Today I started trying to shift my main Nvidia rig over from ETH to NEOXA (kawpow). I set my gpus to the standard presets shown on HiveOS, however I have been running into an issue with a few of my cards.
I have a 12 GPU system rig which has been running find for many months now. However, when I started up NEOX three of my cards would begin to instantly crash. This consists of one 3060Ti FE and two EVGA 3070s. They all have this same error (although slightly different Core and Memory depending on whether 3060Ti or 3070)
(exitcode=3)
SET GPU CLOCKS: 1380 MHz [Not Supported]
(exitcode=3)
Max Perf mode: 4
ERROR: Error assigning value 0 to attribute ‘GPUGraphicsClockOffset’
(Nvidia_Main:0[gpu:2]) as specified in assignment
‘[gpu:2]/GPUGraphicsClockOffset[4]=0’ (Unknown Error).
ERROR: Error assigning value 1800 to attribute
‘GPUMemoryTransferRateOffset’ (Nvidia_Main:0[gpu:2]) as specified in
assignment ‘[gpu:2]/GPUMemoryTransferRateOffset[4]=1800’ (Unknown
Error).
ERROR: Error assigning value 100 to attribute ‘GPUTargetFanSpeed’
(Nvidia_Main:0[fan:3]) as specified in assignment
‘[fan:3]/GPUTargetFanSpeed=100’ (Unknown Error).
ERROR: Error assigning value 100 to attribute ‘GPUTargetFanSpeed’
(Nvidia_Main:0[fan:4]) as specified in assignment
‘[fan:4]/GPUTargetFanSpeed=100’ (Unknown Error).
Attribute ‘GPUFanControlState’ (Nvidia_Main:0[gpu:2]) assigned value 1.
(exitcode=100)
They claim that the given core and memory values are not supported despite these values being well under standard, working on all the other cards, and in the case of the 3060Ti working for ETH.
I will post the rig specs with it working on ETH and my overclock profile for NEOX below:
Here is the current settings when running ETH.
All cards work and none of them crash. When running NEOX / RVN the ones that crash are:
The second 3060Ti (first FE)
The 3070 with the 300W power limit
The 3070 with the 264W power limit.
I am working to update the Nvidia driver now to the latest 510 build.
Update: Driver is now on 510.85.02. WIll test on ETH before trying NEOX / RVN again with latest driver.
Ive checked the exitcode 3, this is typically caused by lack of system memory for starting a given GPU. However, whether I run ETH or NEOX HiveOS shows 5GB of free memory space.
I checked Max Perf Mode: 4 and this is the same setting I have on ETH.
I checked exitcode 100, and while no specific error it typically displays when the GPU cannot be found.

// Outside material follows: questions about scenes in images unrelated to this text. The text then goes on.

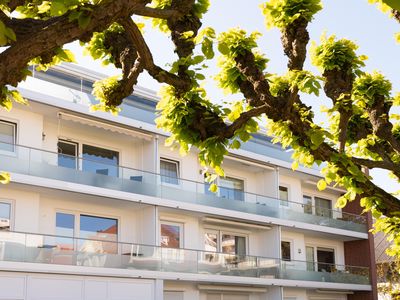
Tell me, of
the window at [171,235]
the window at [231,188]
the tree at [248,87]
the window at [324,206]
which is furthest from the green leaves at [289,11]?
the window at [324,206]

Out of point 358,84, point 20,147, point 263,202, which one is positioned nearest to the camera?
point 358,84

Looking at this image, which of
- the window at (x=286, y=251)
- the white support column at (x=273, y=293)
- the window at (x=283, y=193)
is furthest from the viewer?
the window at (x=283, y=193)

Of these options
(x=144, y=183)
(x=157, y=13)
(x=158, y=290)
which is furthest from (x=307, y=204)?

I did find other people with similar issues although either never exactly the same setup.
(Some have 12GPUs / same or similar board but not using HiveOS while others using HiveOS are having this issue with 6 or 8 gpu systems.)
That error can be from a gpu crashing, and not applying the clocks requested. Lower oc on the highest card in the list with any errors and reboot. Repeat until stable
Updating Driver seems to have fixed the one 3060Ti. As it was able to start this time.
Edit: Same 3060Ti is not consistent, sometimes it will start up and sometimes it will not. I have dropped its settings too. Unsure what is causing this.
I have lower the two non functioning 3070s down signigicantly by setting core to -200 and memory to 1900 compared to the default (0) and 2100 they were set to before but no change. Im not sure what would be causing on these two and not any of the other 3070s. They performed the exact same with same settings as all the others on ETH.
Im going to try changing mining software and see if that improves anything. Currently using t-rex but will try nbminer and lolminer.
I think it might be a power issue as NEOX drastically increases power usage. I will try changing power supply and uplug my A2000s to open some power. If this does not fix the issue then I will go back to trying to determine what it could me.
I believe I have found the issue, it comes down to two likely possibilities:
First, the gpus were not starting because there was insufficent power for them to be started on. Kawpow increased my power draw for my 3060Tis and 3070s by about 30-40W each. This means I may have been power capped.
Second, the software for running kawpow was not able to initialize more than 10 gpus as it was only ever two that would be down at any given time. I am now running a system without the two A2000s and all GPUS have started successfully. If anyone has a similar issue make sure that:
You have enough power taking the higher power requirements into account
Dont go above 8-10 gpus on a given system.